--- Extracted material ---
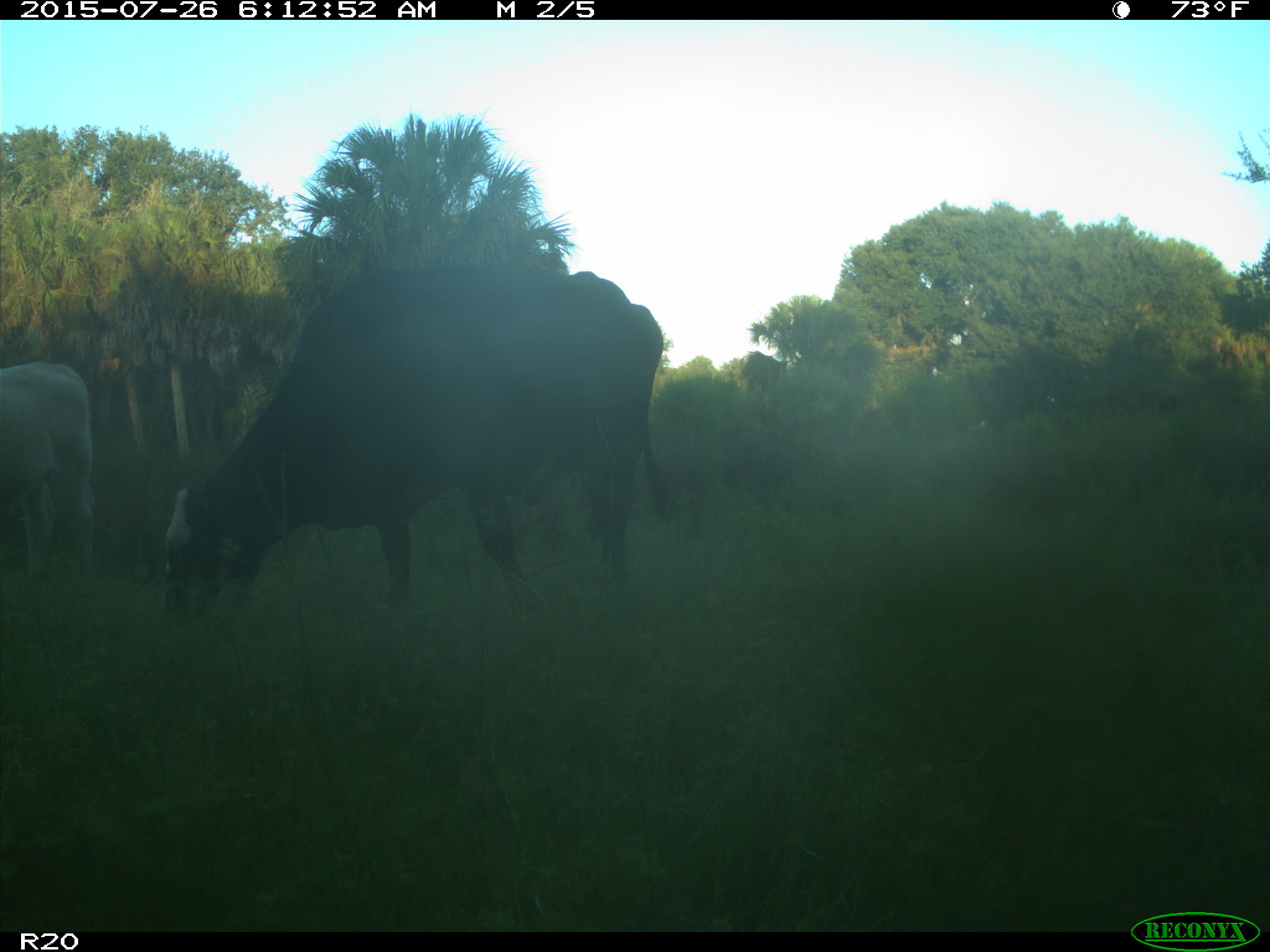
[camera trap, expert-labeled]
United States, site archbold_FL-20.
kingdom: Animalia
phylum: Chordata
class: Mammalia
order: Artiodactyla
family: Bovidae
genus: Bos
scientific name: Bos taurus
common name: domestic cow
---
• What is required:
Give back exactly the lines from the one containing "United States, site archbold_FL-20." through the last line of the records.

• Task output:
United States, site archbold_FL-20.
kingdom: Animalia
phylum: Chordata
class: Mammalia
order: Artiodactyla
family: Bovidae
genus: Bos
scientific name: Bos taurus
common name: domestic cow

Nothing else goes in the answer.